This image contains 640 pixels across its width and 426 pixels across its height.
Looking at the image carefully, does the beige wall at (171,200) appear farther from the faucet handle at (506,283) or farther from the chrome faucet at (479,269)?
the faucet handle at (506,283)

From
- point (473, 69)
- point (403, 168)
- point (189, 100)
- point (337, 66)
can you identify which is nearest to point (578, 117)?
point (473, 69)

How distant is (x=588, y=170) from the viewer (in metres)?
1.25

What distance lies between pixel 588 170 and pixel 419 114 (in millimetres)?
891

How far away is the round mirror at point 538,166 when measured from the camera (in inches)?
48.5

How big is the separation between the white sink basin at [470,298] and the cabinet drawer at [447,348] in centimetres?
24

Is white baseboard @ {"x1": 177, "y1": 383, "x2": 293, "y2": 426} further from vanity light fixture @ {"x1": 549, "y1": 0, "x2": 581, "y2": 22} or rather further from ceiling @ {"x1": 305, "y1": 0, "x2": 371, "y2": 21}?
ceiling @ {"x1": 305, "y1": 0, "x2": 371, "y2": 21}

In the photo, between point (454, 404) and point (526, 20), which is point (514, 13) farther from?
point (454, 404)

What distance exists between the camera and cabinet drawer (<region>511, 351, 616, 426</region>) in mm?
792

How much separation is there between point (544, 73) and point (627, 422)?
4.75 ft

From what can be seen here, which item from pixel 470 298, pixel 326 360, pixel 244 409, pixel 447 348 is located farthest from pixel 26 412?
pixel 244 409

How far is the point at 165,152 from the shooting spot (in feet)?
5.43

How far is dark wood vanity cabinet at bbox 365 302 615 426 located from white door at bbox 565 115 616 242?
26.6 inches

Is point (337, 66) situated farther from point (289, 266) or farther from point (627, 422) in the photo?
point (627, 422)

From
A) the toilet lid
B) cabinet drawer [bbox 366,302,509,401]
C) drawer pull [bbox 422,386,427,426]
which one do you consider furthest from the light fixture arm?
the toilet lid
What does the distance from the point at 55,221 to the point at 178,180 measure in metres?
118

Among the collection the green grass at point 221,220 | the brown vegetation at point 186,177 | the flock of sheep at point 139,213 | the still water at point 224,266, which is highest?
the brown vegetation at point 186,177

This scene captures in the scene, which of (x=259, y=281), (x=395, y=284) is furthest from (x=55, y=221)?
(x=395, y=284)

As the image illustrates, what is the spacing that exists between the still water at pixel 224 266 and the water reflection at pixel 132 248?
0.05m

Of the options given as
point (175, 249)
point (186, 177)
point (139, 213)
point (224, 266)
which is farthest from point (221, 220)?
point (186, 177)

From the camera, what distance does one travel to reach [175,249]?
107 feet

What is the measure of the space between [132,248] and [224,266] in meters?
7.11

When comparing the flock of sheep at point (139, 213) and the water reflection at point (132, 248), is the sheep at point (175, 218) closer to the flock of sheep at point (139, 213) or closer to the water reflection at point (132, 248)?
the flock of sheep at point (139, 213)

• _Goal_
Copy all of the material above word for word, changing nothing.

• _Expected output_
This image contains 640 pixels across its width and 426 pixels across its height.
Looking at the image carefully, does the beige wall at (171,200) appear farther from the faucet handle at (506,283) or farther from the chrome faucet at (479,269)?
the faucet handle at (506,283)

From
- point (473, 69)
- point (403, 168)
- point (189, 100)
- point (337, 66)
can you identify which is nearest to point (578, 117)?
point (473, 69)

How distant is (x=588, y=170) from the viewer (in metres)?
1.25

What distance lies between pixel 588 170 and pixel 419 114 (in millimetres)?
891

How far away is the round mirror at point 538,166 when measured from the camera (in inches)?
48.5

How big is the separation between the white sink basin at [470,298] and the cabinet drawer at [447,348] in centimetres?
24

Is white baseboard @ {"x1": 177, "y1": 383, "x2": 293, "y2": 426} further from vanity light fixture @ {"x1": 549, "y1": 0, "x2": 581, "y2": 22} or rather further from ceiling @ {"x1": 305, "y1": 0, "x2": 371, "y2": 21}?
ceiling @ {"x1": 305, "y1": 0, "x2": 371, "y2": 21}

In the photo, between point (454, 404) and point (526, 20), which is point (514, 13) farther from?
point (454, 404)

What distance exists between the camera and cabinet drawer (<region>511, 351, 616, 426</region>) in mm?
792

How much separation is there between point (544, 73) and point (627, 422)?
4.75 ft

From what can be seen here, which item from pixel 470 298, pixel 326 360, pixel 244 409, pixel 447 348 is located farthest from pixel 26 412?
pixel 244 409

How far is the point at 165,152 from the shooting spot (in feet)?
5.43

How far is dark wood vanity cabinet at bbox 365 302 615 426 located from white door at bbox 565 115 616 242?
26.6 inches

Is point (337, 66) situated farther from point (289, 266) or farther from point (627, 422) in the photo?
point (627, 422)

From
A) the toilet lid
B) cabinet drawer [bbox 366,302,509,401]
C) drawer pull [bbox 422,386,427,426]
which one do you consider furthest from the light fixture arm?
the toilet lid
What does the distance from the point at 55,221 to the point at 178,180 measure in metres?
118

Among the collection the green grass at point 221,220 | the brown vegetation at point 186,177 | the flock of sheep at point 139,213 | the still water at point 224,266, which is highest?
the brown vegetation at point 186,177

This scene captures in the scene, which of (x=259, y=281), (x=395, y=284) is furthest from (x=55, y=221)?
(x=395, y=284)

As the image illustrates, what is the spacing that exists between the still water at pixel 224 266 and the water reflection at pixel 132 248?
0.05m

Of the options given as
point (175, 249)
point (186, 177)
point (139, 213)
point (224, 266)
which is farthest from point (221, 220)?
point (186, 177)

From the camera, what distance does one travel to reach [175,249]?
107 feet

What is the measure of the space between [132,248] and [224,266] in meters?
7.11

When comparing the flock of sheep at point (139, 213) and the water reflection at point (132, 248), is the sheep at point (175, 218) closer to the flock of sheep at point (139, 213) or closer to the water reflection at point (132, 248)?
the flock of sheep at point (139, 213)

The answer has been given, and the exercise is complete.